Introduction Emergent evidence suggests that patients can identify and report safety issues while in hospital. However, little is known about the best method for collecting information from patients about safety concerns. This study presents an exploratory pilot of three mechanisms for collecting data on safety concerns from patients during their hospital stay.

Method Three mechanisms for capturing safety concerns were coproduced with healthcare professionals and patients, before being tested in an exploratory trial using cluster randomisation at the ward level. Nine wards participated, with each mechanism being tested over a 3-month study period. Patients were asked to feed back safety concerns via the mechanism on their ward (interviewing at their bedside, paper-based form or patient safety ‘hotline’). Safety concerns were subjected to a two-stage review process to identify those that would meet the definition of a patient safety incident. Differences between mechanisms on a range of outcomes were analysed using inferential statistics. Safety concerns were thematically analysed to develop reporting categories.

Results 178 patients were recruited. Patients in the face-to-face interviewing condition provided significantly more safety concerns per patient (1.91) compared with the paper-based form (0.92) and the patient safety hotline (0.43). They were also significantly more likely to report one or more concerns, with 64% reporting via the face-to-face mechanism, compared with 41% via the paper-based form and 19% via the patient safety hotline. No mechanism differed significantly in the number of classified patient safety incidents or physician-rated preventability and severity.

Discussion Interviewing at the patient's bedside is likely to be the most effective means of gathering safety concerns from inpatients, potentially providing an opportunity for health services to gather patient feedback about safety from their perspective.

Data for review:
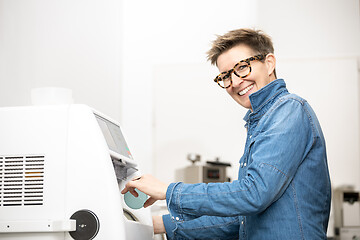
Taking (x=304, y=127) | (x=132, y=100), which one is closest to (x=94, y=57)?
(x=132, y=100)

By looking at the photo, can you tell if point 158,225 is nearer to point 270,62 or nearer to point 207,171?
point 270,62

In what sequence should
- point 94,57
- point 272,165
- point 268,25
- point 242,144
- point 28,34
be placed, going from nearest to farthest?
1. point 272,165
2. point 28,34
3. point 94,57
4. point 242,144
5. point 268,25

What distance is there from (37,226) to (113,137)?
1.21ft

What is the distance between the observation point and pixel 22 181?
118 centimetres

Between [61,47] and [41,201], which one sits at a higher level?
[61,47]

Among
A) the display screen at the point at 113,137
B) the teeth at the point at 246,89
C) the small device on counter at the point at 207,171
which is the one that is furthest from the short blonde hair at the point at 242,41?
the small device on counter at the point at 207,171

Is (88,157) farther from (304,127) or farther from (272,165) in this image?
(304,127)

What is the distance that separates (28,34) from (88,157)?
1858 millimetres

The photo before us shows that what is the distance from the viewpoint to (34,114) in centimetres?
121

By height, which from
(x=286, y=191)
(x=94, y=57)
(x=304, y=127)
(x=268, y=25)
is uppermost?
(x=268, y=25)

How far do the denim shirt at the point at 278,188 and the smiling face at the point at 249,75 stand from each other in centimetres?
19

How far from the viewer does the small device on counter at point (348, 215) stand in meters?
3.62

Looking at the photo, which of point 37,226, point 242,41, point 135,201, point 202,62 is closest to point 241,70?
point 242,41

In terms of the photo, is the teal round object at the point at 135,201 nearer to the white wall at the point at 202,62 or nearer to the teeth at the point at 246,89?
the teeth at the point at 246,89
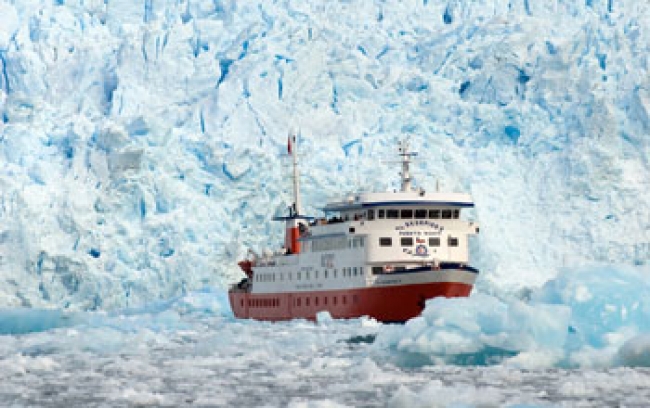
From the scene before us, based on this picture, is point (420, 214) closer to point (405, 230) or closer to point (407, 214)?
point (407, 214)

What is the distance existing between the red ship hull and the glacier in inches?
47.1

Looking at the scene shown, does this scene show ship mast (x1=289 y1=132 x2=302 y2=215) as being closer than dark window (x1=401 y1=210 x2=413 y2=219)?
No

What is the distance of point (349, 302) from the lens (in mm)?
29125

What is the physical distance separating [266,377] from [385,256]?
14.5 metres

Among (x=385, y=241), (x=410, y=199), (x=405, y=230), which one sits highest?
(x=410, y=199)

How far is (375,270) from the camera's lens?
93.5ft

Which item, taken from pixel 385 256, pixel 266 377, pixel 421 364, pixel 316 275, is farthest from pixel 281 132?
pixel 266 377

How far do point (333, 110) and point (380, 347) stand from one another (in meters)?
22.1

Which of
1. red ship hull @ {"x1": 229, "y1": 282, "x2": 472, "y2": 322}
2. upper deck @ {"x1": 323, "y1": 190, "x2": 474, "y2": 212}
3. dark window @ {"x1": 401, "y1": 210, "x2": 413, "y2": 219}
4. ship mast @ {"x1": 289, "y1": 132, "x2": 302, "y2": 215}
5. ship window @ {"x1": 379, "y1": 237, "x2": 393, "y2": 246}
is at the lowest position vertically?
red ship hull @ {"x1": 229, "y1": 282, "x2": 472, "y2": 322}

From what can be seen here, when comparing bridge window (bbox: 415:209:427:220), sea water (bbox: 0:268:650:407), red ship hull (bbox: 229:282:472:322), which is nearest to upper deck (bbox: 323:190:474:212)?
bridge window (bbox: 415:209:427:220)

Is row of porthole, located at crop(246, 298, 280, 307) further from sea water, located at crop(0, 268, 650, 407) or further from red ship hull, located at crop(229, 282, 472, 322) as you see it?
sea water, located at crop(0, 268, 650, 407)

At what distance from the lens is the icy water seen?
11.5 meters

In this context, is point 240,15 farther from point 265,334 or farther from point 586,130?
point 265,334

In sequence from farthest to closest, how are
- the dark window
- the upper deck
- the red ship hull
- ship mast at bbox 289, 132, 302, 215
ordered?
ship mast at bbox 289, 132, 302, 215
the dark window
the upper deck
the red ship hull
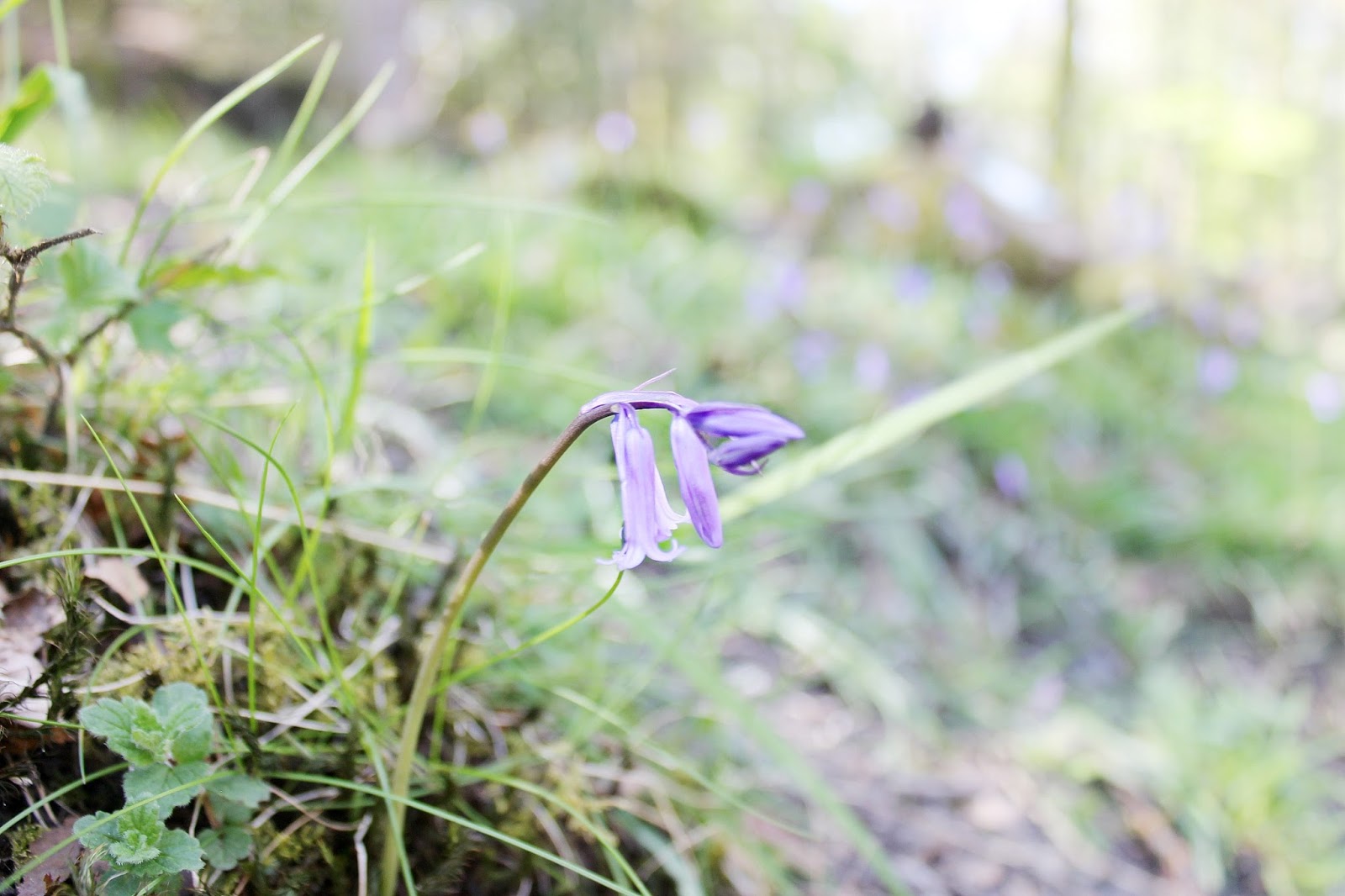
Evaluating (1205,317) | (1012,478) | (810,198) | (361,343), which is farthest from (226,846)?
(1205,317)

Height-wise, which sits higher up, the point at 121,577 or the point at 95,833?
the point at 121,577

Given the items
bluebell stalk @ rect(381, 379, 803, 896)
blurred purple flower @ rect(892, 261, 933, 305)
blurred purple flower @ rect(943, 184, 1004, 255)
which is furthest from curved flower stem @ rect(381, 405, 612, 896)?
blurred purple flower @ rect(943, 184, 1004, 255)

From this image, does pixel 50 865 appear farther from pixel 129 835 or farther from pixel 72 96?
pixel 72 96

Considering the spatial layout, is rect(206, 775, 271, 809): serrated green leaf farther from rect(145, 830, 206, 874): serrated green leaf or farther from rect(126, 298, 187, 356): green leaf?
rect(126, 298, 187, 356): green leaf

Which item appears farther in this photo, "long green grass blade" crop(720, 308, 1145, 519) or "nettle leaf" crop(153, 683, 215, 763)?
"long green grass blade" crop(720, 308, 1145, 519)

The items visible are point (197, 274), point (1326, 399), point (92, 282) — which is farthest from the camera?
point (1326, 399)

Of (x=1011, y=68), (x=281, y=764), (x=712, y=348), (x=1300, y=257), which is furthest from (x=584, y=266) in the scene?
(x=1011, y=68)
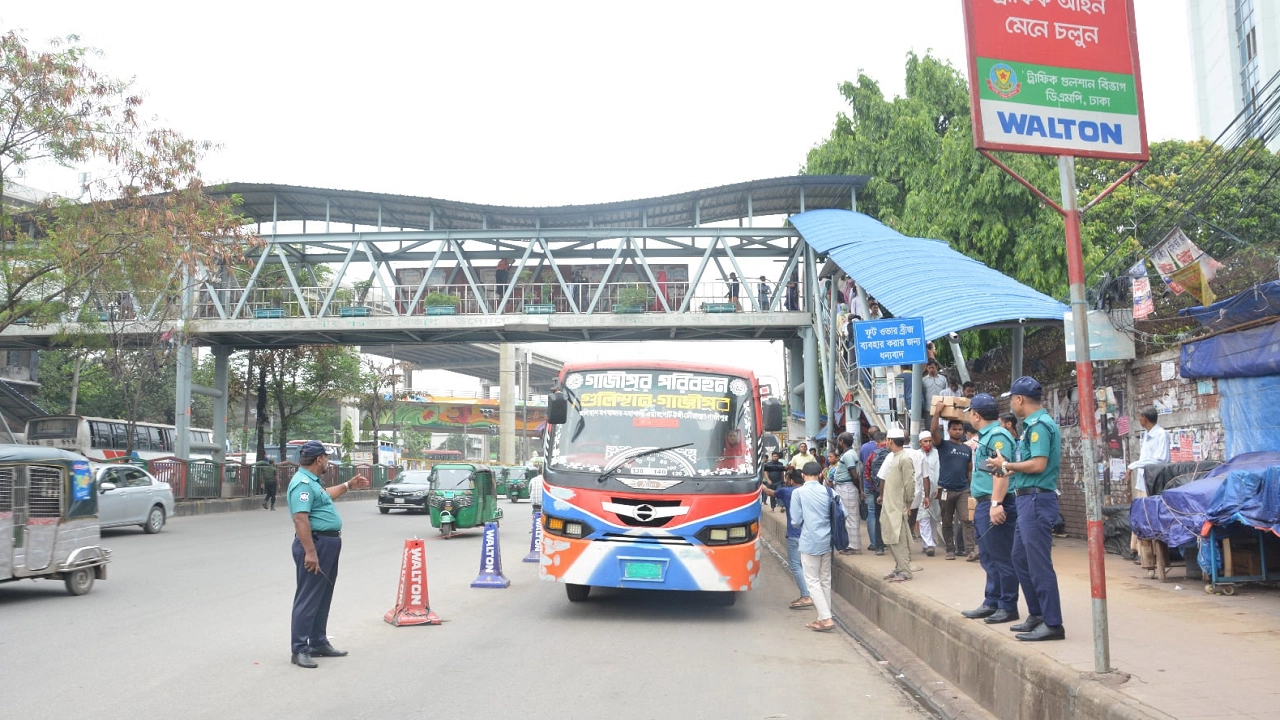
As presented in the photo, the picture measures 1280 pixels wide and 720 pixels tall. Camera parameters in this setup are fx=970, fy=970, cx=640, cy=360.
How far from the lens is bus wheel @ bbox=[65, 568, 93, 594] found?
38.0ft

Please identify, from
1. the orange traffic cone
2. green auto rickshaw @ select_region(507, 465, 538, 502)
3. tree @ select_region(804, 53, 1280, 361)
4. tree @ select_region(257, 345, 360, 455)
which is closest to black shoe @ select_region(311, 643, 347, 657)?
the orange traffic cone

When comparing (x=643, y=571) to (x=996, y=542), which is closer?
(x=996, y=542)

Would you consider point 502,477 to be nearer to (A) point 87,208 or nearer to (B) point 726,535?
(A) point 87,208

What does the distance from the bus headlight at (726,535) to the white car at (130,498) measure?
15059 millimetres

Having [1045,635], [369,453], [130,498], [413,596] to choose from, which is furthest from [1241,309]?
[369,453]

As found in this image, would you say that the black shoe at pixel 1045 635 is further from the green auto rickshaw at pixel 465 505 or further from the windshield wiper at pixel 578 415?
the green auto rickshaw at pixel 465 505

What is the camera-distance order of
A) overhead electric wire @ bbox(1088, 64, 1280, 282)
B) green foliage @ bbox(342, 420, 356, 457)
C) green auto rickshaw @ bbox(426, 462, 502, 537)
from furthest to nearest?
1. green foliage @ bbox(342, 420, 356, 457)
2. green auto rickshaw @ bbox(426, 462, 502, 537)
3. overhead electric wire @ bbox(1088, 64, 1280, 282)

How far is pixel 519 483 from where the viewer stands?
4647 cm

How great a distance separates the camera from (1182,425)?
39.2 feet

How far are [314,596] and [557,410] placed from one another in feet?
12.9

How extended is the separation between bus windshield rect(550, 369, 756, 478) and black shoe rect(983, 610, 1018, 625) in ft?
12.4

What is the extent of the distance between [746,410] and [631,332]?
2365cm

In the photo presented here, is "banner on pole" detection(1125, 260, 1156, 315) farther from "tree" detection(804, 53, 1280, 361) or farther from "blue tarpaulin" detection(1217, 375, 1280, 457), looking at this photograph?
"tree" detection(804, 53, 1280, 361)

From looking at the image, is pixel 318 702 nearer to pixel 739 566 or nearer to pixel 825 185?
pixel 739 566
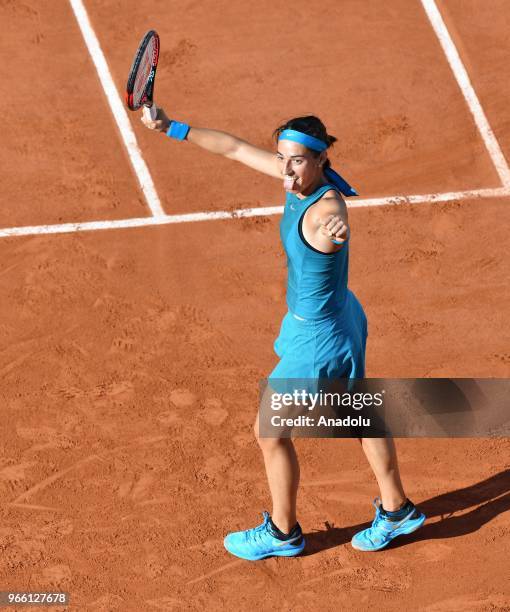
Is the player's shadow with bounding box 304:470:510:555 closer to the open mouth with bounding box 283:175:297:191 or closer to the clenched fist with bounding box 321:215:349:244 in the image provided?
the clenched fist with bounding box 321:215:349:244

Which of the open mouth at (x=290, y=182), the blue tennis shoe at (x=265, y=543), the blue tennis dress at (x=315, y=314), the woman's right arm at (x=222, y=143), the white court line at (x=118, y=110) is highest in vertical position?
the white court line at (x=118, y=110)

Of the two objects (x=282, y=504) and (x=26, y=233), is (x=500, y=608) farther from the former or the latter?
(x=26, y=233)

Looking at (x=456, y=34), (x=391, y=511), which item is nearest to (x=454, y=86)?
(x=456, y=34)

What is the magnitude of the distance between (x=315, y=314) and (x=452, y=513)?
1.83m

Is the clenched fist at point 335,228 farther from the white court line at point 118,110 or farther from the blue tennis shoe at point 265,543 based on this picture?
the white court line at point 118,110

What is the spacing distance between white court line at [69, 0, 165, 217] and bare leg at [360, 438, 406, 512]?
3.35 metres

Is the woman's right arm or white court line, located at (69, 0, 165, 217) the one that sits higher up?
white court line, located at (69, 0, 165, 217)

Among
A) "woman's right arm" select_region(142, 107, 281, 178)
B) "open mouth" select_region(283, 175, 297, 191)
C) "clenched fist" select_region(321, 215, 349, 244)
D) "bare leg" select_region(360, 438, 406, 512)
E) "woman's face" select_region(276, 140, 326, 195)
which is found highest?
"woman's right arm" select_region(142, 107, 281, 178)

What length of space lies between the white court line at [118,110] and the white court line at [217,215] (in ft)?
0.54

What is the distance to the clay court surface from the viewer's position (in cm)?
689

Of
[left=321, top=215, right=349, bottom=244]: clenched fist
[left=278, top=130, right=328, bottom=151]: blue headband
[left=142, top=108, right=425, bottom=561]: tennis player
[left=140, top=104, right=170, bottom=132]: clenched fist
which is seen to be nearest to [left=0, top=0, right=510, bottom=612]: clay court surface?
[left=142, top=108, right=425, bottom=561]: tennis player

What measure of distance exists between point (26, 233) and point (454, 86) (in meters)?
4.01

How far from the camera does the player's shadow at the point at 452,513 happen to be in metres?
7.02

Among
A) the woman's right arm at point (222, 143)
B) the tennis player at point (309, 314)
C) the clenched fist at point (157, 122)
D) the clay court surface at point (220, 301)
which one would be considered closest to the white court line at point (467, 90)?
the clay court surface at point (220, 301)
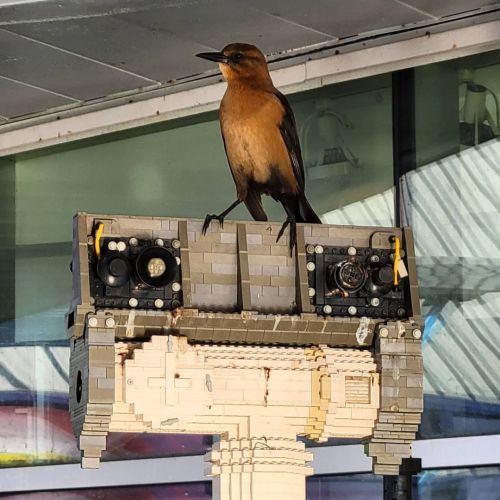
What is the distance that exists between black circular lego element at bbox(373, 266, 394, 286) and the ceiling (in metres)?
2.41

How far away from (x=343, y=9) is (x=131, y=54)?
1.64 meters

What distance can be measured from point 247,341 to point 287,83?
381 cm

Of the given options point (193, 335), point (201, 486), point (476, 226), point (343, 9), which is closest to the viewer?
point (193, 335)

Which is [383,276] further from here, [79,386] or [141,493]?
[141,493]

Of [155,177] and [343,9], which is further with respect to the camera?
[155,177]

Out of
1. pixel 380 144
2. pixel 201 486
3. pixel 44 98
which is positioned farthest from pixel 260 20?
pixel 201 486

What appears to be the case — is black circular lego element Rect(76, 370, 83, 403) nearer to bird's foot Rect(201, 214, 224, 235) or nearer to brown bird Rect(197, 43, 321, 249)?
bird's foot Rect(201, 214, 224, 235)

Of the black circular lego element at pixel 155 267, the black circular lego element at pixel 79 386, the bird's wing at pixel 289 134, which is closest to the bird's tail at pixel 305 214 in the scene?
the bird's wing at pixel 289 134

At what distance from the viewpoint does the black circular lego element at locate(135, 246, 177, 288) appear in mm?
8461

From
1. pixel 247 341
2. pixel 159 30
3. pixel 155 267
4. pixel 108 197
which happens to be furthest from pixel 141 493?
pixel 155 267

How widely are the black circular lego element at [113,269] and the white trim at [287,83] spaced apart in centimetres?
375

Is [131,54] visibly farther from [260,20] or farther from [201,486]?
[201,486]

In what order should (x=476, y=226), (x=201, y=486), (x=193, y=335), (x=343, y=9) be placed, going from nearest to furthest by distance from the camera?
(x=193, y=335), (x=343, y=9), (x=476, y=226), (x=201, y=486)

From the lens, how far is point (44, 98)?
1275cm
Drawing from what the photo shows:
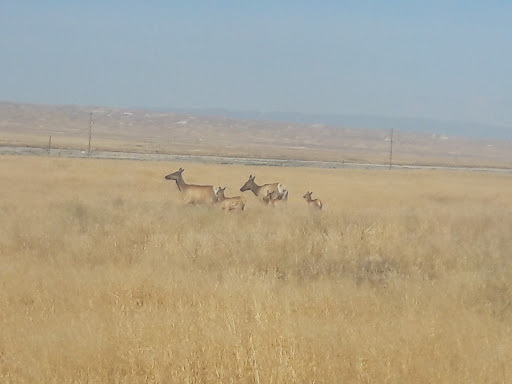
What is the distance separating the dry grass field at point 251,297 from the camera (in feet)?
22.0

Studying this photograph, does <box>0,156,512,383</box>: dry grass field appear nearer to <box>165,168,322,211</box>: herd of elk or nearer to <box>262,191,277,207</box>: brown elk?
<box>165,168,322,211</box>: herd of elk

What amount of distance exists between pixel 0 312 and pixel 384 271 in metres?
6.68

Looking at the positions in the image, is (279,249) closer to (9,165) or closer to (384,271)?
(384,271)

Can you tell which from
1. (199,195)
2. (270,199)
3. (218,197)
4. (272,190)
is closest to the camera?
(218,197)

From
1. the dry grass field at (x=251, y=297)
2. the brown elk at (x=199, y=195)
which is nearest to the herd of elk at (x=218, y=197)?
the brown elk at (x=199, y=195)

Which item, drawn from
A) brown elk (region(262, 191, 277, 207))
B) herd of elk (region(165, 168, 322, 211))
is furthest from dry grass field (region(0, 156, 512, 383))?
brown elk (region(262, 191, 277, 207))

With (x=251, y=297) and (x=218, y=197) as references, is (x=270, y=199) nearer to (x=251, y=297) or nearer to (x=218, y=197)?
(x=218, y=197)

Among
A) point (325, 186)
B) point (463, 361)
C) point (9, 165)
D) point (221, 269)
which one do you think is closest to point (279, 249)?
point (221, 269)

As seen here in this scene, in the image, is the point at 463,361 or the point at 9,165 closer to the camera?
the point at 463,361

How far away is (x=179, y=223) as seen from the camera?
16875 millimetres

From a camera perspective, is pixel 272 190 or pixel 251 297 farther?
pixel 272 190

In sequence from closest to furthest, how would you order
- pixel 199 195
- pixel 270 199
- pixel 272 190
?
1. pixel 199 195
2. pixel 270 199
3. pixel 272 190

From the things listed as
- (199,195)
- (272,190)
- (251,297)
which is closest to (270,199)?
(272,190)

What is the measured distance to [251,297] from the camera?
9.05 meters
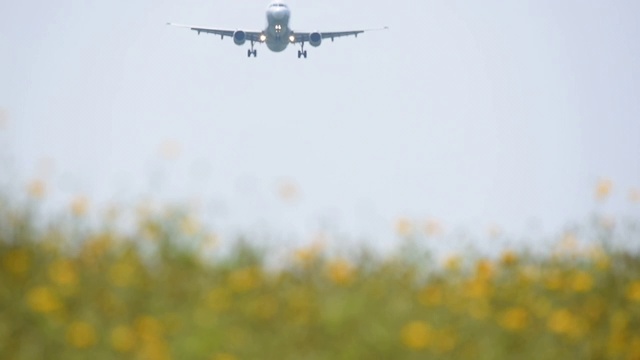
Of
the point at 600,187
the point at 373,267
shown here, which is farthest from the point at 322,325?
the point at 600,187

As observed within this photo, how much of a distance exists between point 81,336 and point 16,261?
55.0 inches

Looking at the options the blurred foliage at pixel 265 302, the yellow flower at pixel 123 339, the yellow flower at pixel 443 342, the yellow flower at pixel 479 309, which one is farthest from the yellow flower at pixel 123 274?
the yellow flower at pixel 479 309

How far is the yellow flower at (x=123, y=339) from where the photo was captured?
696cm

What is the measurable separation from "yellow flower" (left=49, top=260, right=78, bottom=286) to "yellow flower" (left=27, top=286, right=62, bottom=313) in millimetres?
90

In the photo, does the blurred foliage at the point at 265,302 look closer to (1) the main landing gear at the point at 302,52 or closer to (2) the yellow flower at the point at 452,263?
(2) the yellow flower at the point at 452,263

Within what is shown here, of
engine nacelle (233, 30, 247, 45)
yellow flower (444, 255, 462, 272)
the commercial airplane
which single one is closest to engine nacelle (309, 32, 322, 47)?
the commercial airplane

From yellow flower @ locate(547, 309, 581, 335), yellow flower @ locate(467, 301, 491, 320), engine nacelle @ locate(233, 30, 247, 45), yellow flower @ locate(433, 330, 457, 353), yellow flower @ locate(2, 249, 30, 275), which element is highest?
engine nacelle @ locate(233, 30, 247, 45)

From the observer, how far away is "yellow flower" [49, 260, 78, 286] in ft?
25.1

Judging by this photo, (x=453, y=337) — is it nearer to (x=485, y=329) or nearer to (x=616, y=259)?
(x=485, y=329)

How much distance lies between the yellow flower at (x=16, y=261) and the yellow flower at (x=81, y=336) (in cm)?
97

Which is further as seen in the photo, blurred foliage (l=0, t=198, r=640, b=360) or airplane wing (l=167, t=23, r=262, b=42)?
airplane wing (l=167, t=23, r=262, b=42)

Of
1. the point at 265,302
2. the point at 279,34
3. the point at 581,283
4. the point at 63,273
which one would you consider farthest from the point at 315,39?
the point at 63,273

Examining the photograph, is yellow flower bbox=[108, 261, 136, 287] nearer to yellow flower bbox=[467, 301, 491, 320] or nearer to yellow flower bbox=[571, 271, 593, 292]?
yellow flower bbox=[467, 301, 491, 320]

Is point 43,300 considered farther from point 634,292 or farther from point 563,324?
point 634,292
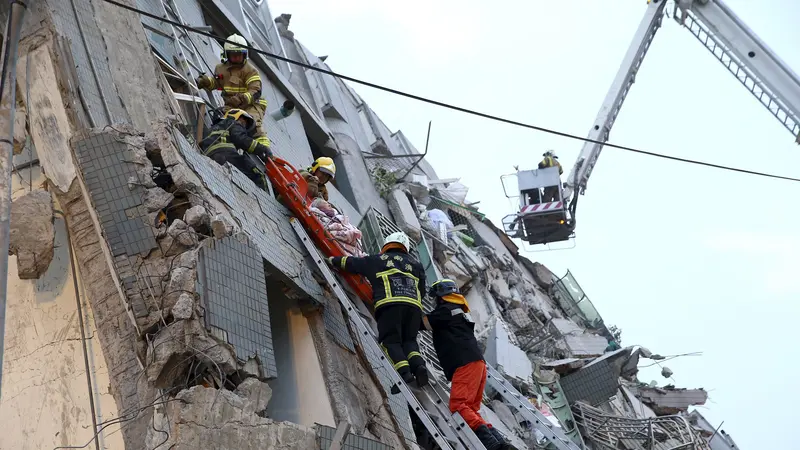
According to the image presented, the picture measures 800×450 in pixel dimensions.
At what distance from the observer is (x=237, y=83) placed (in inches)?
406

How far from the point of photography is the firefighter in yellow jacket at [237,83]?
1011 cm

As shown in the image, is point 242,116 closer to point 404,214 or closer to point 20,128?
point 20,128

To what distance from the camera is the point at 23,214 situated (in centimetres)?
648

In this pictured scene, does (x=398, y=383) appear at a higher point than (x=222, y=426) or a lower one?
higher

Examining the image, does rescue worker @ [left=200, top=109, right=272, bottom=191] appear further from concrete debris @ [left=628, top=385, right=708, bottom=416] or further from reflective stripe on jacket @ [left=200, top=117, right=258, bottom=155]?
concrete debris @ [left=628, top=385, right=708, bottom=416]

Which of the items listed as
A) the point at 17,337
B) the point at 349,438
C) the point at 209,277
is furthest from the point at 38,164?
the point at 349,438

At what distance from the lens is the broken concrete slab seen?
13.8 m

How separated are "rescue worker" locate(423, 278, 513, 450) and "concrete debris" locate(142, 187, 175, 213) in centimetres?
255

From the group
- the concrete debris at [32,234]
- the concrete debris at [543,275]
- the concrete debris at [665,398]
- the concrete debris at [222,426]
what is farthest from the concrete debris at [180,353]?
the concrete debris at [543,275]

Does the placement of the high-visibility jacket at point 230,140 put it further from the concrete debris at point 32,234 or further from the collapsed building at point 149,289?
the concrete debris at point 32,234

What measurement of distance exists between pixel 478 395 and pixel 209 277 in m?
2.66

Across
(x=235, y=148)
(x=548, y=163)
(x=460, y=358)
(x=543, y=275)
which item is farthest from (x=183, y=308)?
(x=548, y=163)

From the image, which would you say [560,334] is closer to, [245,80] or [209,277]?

Tasks:
(a) Decide whether each statement agrees with the abstract: (i) nine wards took part in the study; (ii) the patient safety hotline produced the most safety concerns per patient; (iii) the mechanisms differed significantly in the number of classified patient safety incidents. Answer yes or no for each, and quote the words of the abstract that settle it.
(b) According to the abstract, how many patients were recruited?
(c) Rewrite the stretch of the abstract from "Results 178 patients" through "from their perspective.", changing "paper-based form" to "written questionnaire" each time it occurs.

Answers for the exercise:
(a)
(i) Yes: "Nine wards participated"
(ii) No: "the patient safety hotline (0.43)"
(iii) No: "No mechanism differed significantly in the number of classified patient safety incidents"

(b) 178 patients were recruited.

(c)
Results 178 patients were recruited. Patients in the face-to-face interviewing condition provided significantly more safety concerns per patient (1.91) compared with the written questionnaire (0.92) and the patient safety hotline (0.43). They were also significantly more likely to report one or more concerns, with 64% reporting via the face-to-face mechanism, compared with 41% via the written questionnaire and 19% via the patient safety hotline. No mechanism differed significantly in the number of classified patient safety incidents or physician-rated preventability and severity.

Discussion Interviewing at the patient's bedside is likely to be the most effective means of gathering safety concerns from inpatients, potentially providing an opportunity for health services to gather patient feedback about safety from their perspective.